Hair is to face as frame to a painting. Hair is associated with health and it's beautiful, most attractive. Hair is a must-have. 

Besides, I don't want baldness passed on to children who will curse me.


----------



## Curiously (Nov 7, 2011)

A shiny bald head can be attractive. If I ever fall in love with a bald man, I'd make sure he applies sunscreen on that shiner.


----------



## gleeful (Nov 10, 2013)

In all honesty, if you were to ask me if I found baldness attractive, I would not hesitate to say no, however that's just a general physical feature, it wouldn't make a difference to whether I'd date the person or not. When I fall for someone, everything they are becomes attractive to me and the amount of hair on their head doesn't matter in the slightest. Anyway, I know loads of girls who specifically want a guy with hardly any hair!


----------



## aphinion (Apr 30, 2013)

Baldness is a much better alternative to comb-overs and toupees.


----------



## Preciselyd (Mar 18, 2018)

A man with a bald head and beard is a thumbs up for me. I tend to be more attracted to bald and bearded or long hair and bearded.


----------



## Preciselyd (Mar 18, 2018)

Curiously said:


> A shiny bald head can be attractive. If I ever fall in love with a bald man, I'd make sure he applies sunscreen on that shiner.
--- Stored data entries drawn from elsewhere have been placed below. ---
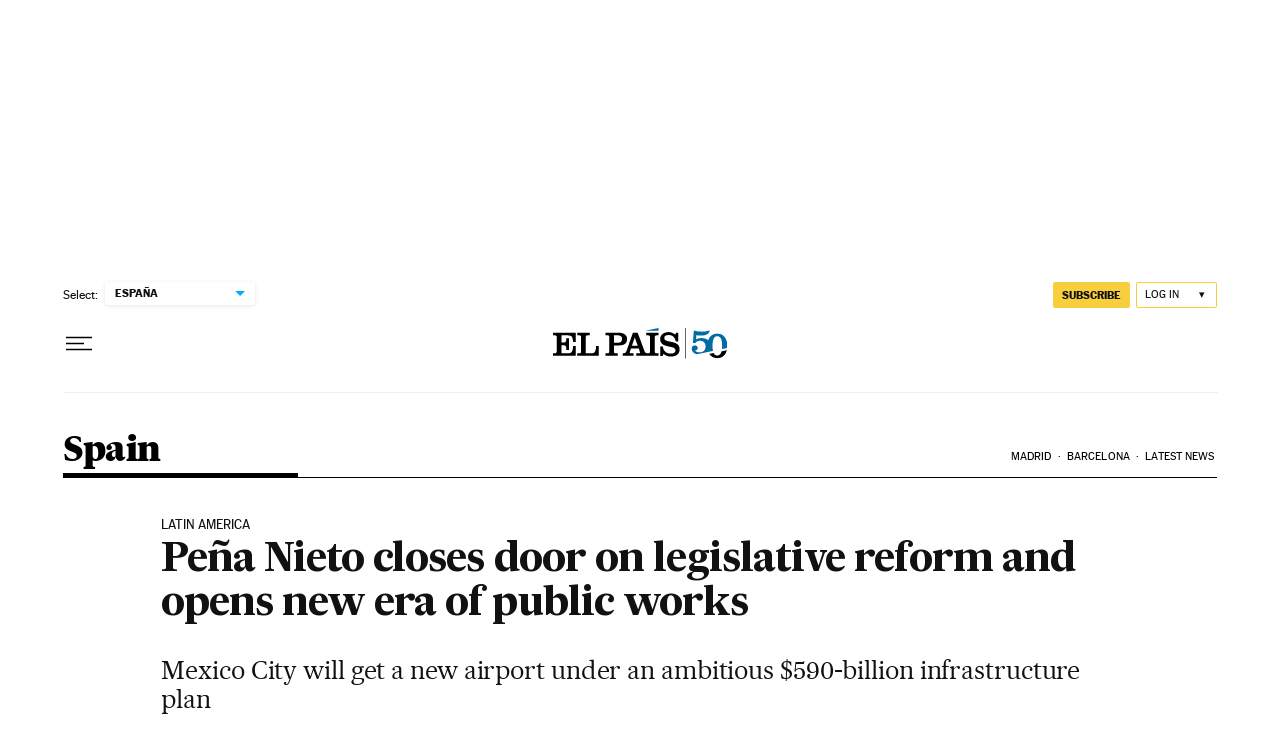

--- FILE ---
content_type: application/javascript; charset=utf-8
request_url: https://fundingchoicesmessages.google.com/f/AGSKWxWYofnkE7FHBLm0AwVYZKWv2m9aDStD-yRFvBSXH8aCIymNyXAdF_LxTm1MBmQ6J9Bi3PPkCuBPHfSGhYjyb1agKSRuYJxzEib6LtETz_vxcdV1BsVr6biKIKXVi46csACCcog=?fccs=W251bGwsbnVsbCxudWxsLG51bGwsbnVsbCxudWxsLFsxNzY4OTUzMDg0LDM3NzAwMDAwMF0sbnVsbCxudWxsLG51bGwsW251bGwsWzcsNl0sbnVsbCxudWxsLG51bGwsbnVsbCxudWxsLG51bGwsbnVsbCxudWxsLG51bGwsMV0sImh0dHBzOi8vZW5nbGlzaC5lbHBhaXMuY29tL2VscGFpcy8yMDE0LzA5LzAzL2luZW5nbGlzaC8xNDA5NzUzMTQwXzM4NTUzMC5odG1sIixudWxsLFtbOCwiOW9FQlItNW1xcW8iXSxbOSwiZW4tVVMiXSxbMTYsIlsxLDEsMV0iXSxbMTksIjIiXSxbMTcsIlswXSJdLFsyNCwiIl0sWzI5LCJmYWxzZSJdXV0
body_size: 100
content:
if (typeof __googlefc.fcKernelManager.run === 'function') {"use strict";this.default_ContributorServingResponseClientJs=this.default_ContributorServingResponseClientJs||{};(function(_){var window=this;
try{
var qp=function(a){this.A=_.t(a)};_.u(qp,_.J);var rp=function(a){this.A=_.t(a)};_.u(rp,_.J);rp.prototype.getWhitelistStatus=function(){return _.F(this,2)};var sp=function(a){this.A=_.t(a)};_.u(sp,_.J);var tp=_.ed(sp),up=function(a,b,c){this.B=a;this.j=_.A(b,qp,1);this.l=_.A(b,_.Pk,3);this.F=_.A(b,rp,4);a=this.B.location.hostname;this.D=_.Fg(this.j,2)&&_.O(this.j,2)!==""?_.O(this.j,2):a;a=new _.Qg(_.Qk(this.l));this.C=new _.dh(_.q.document,this.D,a);this.console=null;this.o=new _.mp(this.B,c,a)};
up.prototype.run=function(){if(_.O(this.j,3)){var a=this.C,b=_.O(this.j,3),c=_.fh(a),d=new _.Wg;b=_.hg(d,1,b);c=_.C(c,1,b);_.jh(a,c)}else _.gh(this.C,"FCNEC");_.op(this.o,_.A(this.l,_.De,1),this.l.getDefaultConsentRevocationText(),this.l.getDefaultConsentRevocationCloseText(),this.l.getDefaultConsentRevocationAttestationText(),this.D);_.pp(this.o,_.F(this.F,1),this.F.getWhitelistStatus());var e;a=(e=this.B.googlefc)==null?void 0:e.__executeManualDeployment;a!==void 0&&typeof a==="function"&&_.To(this.o.G,
"manualDeploymentApi")};var vp=function(){};vp.prototype.run=function(a,b,c){var d;return _.v(function(e){d=tp(b);(new up(a,d,c)).run();return e.return({})})};_.Tk(7,new vp);
}catch(e){_._DumpException(e)}
}).call(this,this.default_ContributorServingResponseClientJs);
// Google Inc.

//# sourceURL=/_/mss/boq-content-ads-contributor/_/js/k=boq-content-ads-contributor.ContributorServingResponseClientJs.en_US.9oEBR-5mqqo.es5.O/d=1/exm=ad_blocking_detection_executable,kernel_loader,loader_js_executable/ed=1/rs=AJlcJMwtVrnwsvCgvFVyuqXAo8GMo9641A/m=cookie_refresh_executable
__googlefc.fcKernelManager.run('\x5b\x5b\x5b7,\x22\x5b\x5bnull,\\\x22elpais.com\\\x22,\\\x22AKsRol_bsojGux84DRhSU2PV3u0ovDPQdTXpAWDD-Uyg9WxIrHVcNIa0rpi8uH2VNFsJdi2H19soL1c2RWJ1wxL1GrheWTMqRwZIVOEhmRP2AL6cxRPwZfFmthHhqwqUWOqCs0n1RlCfTy6wcuMVEgMpjrNv5gWeKQ\\\\u003d\\\\u003d\\\x22\x5d,null,\x5b\x5bnull,null,null,\\\x22https:\/\/fundingchoicesmessages.google.com\/f\/AGSKWxUgKqMFMPkDwf2wrafVVewM-QjPQqovWnsajO9ppflTL8lg0YwRz_BcZj-YI4LcxJNXIm0LX8KarbWV2XBZvz3GW6jEEJj9K5U7j9V5wfk-9OImz7Z4J8LSjz-IZyY_ntmZpfg\\\\u003d\\\x22\x5d,null,null,\x5bnull,null,null,\\\x22https:\/\/fundingchoicesmessages.google.com\/el\/AGSKWxU4jxXL04duFHDTKcmLKCxXzsZoQqueT6Lcas93m4UKW55vTJ3Inp-rk7gvr9Zwt7vqWIuX763MbAoIIuXBa58T58vrxmUzd3xOkddjMXqFQyuBFtvMP9eucM2k-BT5G9srHtg\\\\u003d\\\x22\x5d,null,\x5bnull,\x5b7,6\x5d,null,null,null,null,null,null,null,null,null,1\x5d\x5d,\x5b3,1\x5d\x5d\x22\x5d\x5d,\x5bnull,null,null,\x22https:\/\/fundingchoicesmessages.google.com\/f\/AGSKWxUV8COHjj9pBYVecPr9gWO8c6ZtB0XRzRG_yFQaTkDzB5ykJiLIpKv25vxdTXOFiu5jy8etepDsYKe-sJYTU-pLrcxI5ZAr7DuMJ_iFcoT65V9KmkTII8KS2dctJhCgA7pgtgY\\u003d\x22\x5d\x5d');}

--- FILE ---
content_type: application/javascript; charset=utf-8
request_url: https://fundingchoicesmessages.google.com/f/AGSKWxUe-db9MGqGkVq_oQN7durtFwrfS6B1KIC33WOMli1GDQPE7sxhw1RlotdTcTHK6st9H971r7sVflJm0lL-pZ4YKX1RNcXUH-YUg92XkM0_9qr-kIjU01yfY404lbY49n9HKoYT7igEKAkT0vkYCW6T-la4GmSAaPd7SB7itRpo5lDL62kDCmuKbdKy/_/adflag.-load-ads./googleadiframe_/lightad.&ad_type=
body_size: -1293
content:
window['1890aee2-879a-42ac-b344-1347ecf8f952'] = true;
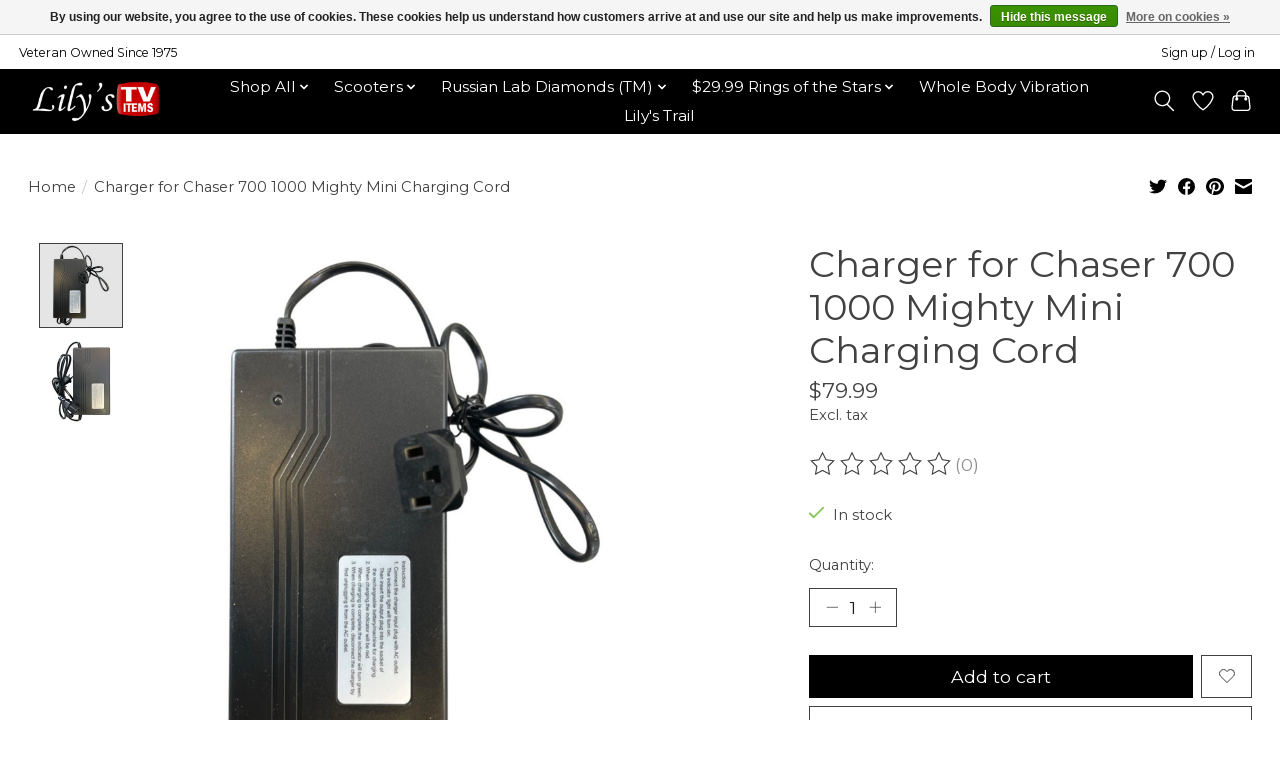

--- FILE ---
content_type: text/javascript;charset=utf-8
request_url: https://www.lilystvitems.com/services/stats/pageview.js?product=52337445&hash=25cf
body_size: -436
content:
// SEOshop 19-01-2026 23:35:59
 @Curiously you made me laugh. Those are good statements.


----------



## Jaune (Jul 11, 2013)

Baldness is fine. Some men look better bald than others, but I'd never consider someone unattractive just because they lacked hair.


----------



## Daiz (Jan 4, 2017)

Preciselyd said:


> A man with a bald head and beard is a thumbs up for me. I tend to be more attracted to bald and bearded or long hair and bearded.


Hm, I hadn't thought of this but I believe I agree. Baldness by itself? Usually not into it (but can be). Baldness with some facial stubble/hair? Hell yea, boi

And it applies to people with a full head of hair too. Stubble just makes everything 100x better <3

Also, personality is by far the most important thing.


----------



## LindsyClarke80s (Mar 30, 2018)

A nice smooth shiny head can be really sexy :love-struck:


----------



## Senah (Oct 17, 2017)

JS did okay. 









I think there are plenty of bald guys who are attractive. 

Fair or not,I would say there are two things that are important to being found attractive and being bald: confidence, and being in good shape. Sort those out (and don't dress like a slob), and you should be just fine.


----------